Here’s where it all begins – my plan of attack for getting into my Little Black Dress!

First things first – we need a goal. “Looking Good in a Little Black Dress” is not specific enough. “Losing Weight” is not brunettespecific enough. “Getting Into Shape” is not specific enough. None of them are measurable. So let’s find something that is SPECIFIC and MEASURABLE and set a GOAL.

“I will weigh X pounds by X date”  is specific and measurable. “I will run a 5K in October” is specific and measurable. Take a minute and think about some specific goals that you want to achieve, then read through the information below and do the suggested steps.

Long Term Goals

Long term goals give us specific, concrete targets to aim for. Without long term goals, you’ll never truly get what you want out of life, because you haven’t decided WHAT you want out of life. Instead of CREATING the life that you want, life just kind of happens TO you.

My long term goal is to weigh 125 pounds by the end of January 2010. How did I come up with the goal?

Well, 125 seems like a reasonable weight for my 5′4″ frame. It’s also a weight that I spent a number of years at in my twenties, and it was not difficult to maintain.

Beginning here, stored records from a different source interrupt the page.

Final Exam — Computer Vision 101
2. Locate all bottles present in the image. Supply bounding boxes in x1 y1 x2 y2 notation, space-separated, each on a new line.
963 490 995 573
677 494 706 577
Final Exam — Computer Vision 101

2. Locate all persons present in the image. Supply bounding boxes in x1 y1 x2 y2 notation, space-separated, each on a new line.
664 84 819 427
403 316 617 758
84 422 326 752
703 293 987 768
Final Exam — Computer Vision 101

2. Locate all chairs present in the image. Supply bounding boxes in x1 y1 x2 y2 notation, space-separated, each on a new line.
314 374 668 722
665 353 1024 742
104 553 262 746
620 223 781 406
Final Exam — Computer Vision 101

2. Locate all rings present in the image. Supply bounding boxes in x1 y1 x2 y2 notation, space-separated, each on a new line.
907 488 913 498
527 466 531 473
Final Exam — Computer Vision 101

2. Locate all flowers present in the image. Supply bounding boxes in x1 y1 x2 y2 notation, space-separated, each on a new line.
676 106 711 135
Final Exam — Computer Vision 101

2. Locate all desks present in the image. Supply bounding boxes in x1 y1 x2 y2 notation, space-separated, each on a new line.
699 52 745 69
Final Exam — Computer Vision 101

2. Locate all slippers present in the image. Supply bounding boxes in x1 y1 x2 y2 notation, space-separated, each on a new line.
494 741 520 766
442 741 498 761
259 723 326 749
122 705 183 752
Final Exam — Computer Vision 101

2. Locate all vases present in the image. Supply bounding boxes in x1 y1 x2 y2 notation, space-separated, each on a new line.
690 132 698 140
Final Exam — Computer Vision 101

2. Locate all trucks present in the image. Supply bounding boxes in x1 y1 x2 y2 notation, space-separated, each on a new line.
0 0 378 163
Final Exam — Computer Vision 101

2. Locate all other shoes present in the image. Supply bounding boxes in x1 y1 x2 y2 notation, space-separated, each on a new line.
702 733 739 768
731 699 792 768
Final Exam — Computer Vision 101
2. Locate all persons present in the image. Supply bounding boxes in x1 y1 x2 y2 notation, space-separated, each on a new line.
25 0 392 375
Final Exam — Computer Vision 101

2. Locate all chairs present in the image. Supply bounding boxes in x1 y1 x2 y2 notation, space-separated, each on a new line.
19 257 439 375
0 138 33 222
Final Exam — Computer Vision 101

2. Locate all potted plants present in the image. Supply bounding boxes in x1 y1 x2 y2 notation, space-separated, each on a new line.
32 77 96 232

A good rate of weight loss is 2 pounds a week. That leaves some room for fluctuation, say for “that time of month” or when the holidays roll around. So at that rate, I should reach my goal in about six months.

Short Term Goals

Short term goals take what may seem to be a monumental task and breaks it down into smaller, manageable chunks. They are the daily, monthly, and weekly goals that, once accomplished, guarantee that you reach that long term goal.

My short term goals are:

  • Add 5 posts a week to this blog to keep me (and you!) motivated.
  • Work out six days a week, with a good mix of cardio and strength training.
  • Eat healthy 90% of the time.

Daily and Weekly Activities

What activities or steps do you need to take on a daily basis in order to reach your short term and long term goals? Make a list, updating it as needed, on a weekly basis if that works for you. Plan your week so that you’re doing activities to help you reach your goals. Here’s my list:

  • Make sure I have adequate healthy food in the house so that I don’t reach for crap when I get hungry.
  • Monday Night: Go to Spin Class (I’m not a big biking fan but I know I can burn a TON of calories).
  • Tuesday Morning: Body Pump class.
  • Wednesday Night: Go for three mile run with my roommate.
  • Thursday Night: Lift weights at the YMCA.
  • Friday Morning: Go to TRX class.
  • Saturday Morning: Lift weights. Go to farmers market for fresh veggies.
  • Sunday Night: Pack lunches for the week.

Fixed but Flexible

You’ll notice that I’m keeping my short term goals a little more flexible. Rather than making it a goal to go to Body Pump class three mornings a week at 5:45 a.m. (which I would love to do!), I’ve chosen a more flexible goal (work out six days a week) because I know that I’ll sleep through at least one of those Body Pump classes and feel a sense of disappointment. NOW, if I choose to go to those classes, great; if I sleep late, I can still make a 5:30 p.m. class, or just lift some free weights at the gym.

Write Down Your Goals

Very few people take the time and effort to write down their goals. But writing them down makes the goals more concrete in your subconscious mind. Writing them by hand makes the connection to your goals even stronger.

Details, Details, Details

Write down as much detail as possible about your goals. Why are your goals important? How do you plan to reach them? How will you feel when you reach them? How will it affect your family? What will you do differently once you reach your goals? Answering those questions – in writing – will make your goal seem more real and will give it weight and form, rather than being just an abstract thought.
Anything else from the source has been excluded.